The boy gets home, back we go to the pharmacy, this time we go to the drive-through.  (hint: it’s been more than 30 min)  The prescriptions were ready, sort of, there was a problem with one of them so they had to refill it.  Okay, we wait, and wait, with two kids in the car.  Finally get the meds and take them over to MIL, drop them off, talk for a couple of minutes, but need to get the kids home and fed.  Out to the car, unlock the car . . . and the key gets stuck in the door lock.  The key that makes the car go.  The only key I have.  The only other key is up on the pass with hubby, at work.  *sigh*

Kids back out of the car, back inside, call a locksmith.  It would be ~30 minutes until he got there.  So, I get to entertain two hungry children while we wait, in the lobby of an assisted living community.  Good times.  About an hour later, and $85 poorer, the key was removed from the lock and we headed home.

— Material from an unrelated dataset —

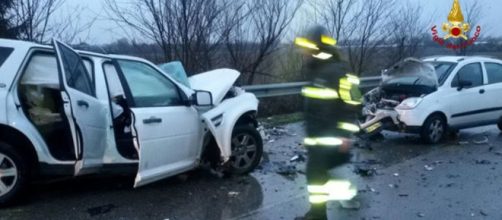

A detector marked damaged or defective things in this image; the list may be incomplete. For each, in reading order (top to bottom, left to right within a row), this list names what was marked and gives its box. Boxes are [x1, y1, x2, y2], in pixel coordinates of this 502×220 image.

damaged car [0, 39, 264, 205]
crumpled hood [190, 68, 241, 104]
crumpled hood [382, 57, 438, 88]
damaged car [362, 55, 502, 144]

When telling the story to Hubby this morning Bug told him we had a ‘scaventure’ last night. 

“Don’t you mean an adventure?”

“No, it’s a scaventure because it wan’t fun.”

Amen, honey.

does this look right?


Yeah, I didn’t think so either.  Hubby didn’t close the filter basket all the way so it didn’t drain into the pot, instead it backed up all over the counter.  Luckily, since dishwasher is broken and I’ve been hand washing dishes, there was a towel on the counter and it absorbed most of the mess.  Well, the towel kept the coffee from running off the counter and all over the floor, so that was good.